Fourth, be practical. Learn to be organized and to manage your time well. Get into the workplace and master the skill of earning a living. Learn to manage your personal finances, to live within your means and avoid debt. Learn how to listen and how to work hard and well. Submit to the discipline of accepting any assigned task, no matter how unpleasant or demanding it may be. Learn how to learn—that is, where to find the knowledge, and how to master the skills needed to get the job done.

Finally, develop your people skills along the way. Study human nature and behavior. Visit the sick. Acquire the common graces of good grooming, good manners, and Christian courtesy. Cultivate a healthy lifestyle with regard to diet, sleep, and exercise. The ministry involves diligent work, hardships of many kinds, heavy demands on skill and resources, and constant encounters with human and personal complicating factors.
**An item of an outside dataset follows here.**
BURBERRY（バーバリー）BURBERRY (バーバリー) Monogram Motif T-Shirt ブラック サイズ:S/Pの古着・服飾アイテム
Give your all to the Lord and His cause, and pray continually for wisdom.

Reverend Beeke is one of my favorite preachers. :)
 

jawyman

Puritan Board Junior
I cut and pasted this section from the appendix of the PRTS catalog. It is a wonderful section regarding the call to the ministry.
 

Don Kistler

Puritan Board Sophomore
If a man who is married thinks he has a call to the ministry, I think it should be determined that his wife senses that call, and all that goes with it for her.

If God calls a man, He will also call that man's wife. If she is not going to be a good pastor's wife, he may not be called. I grant that no one is born ready, but there should be the sense that she is ready as well.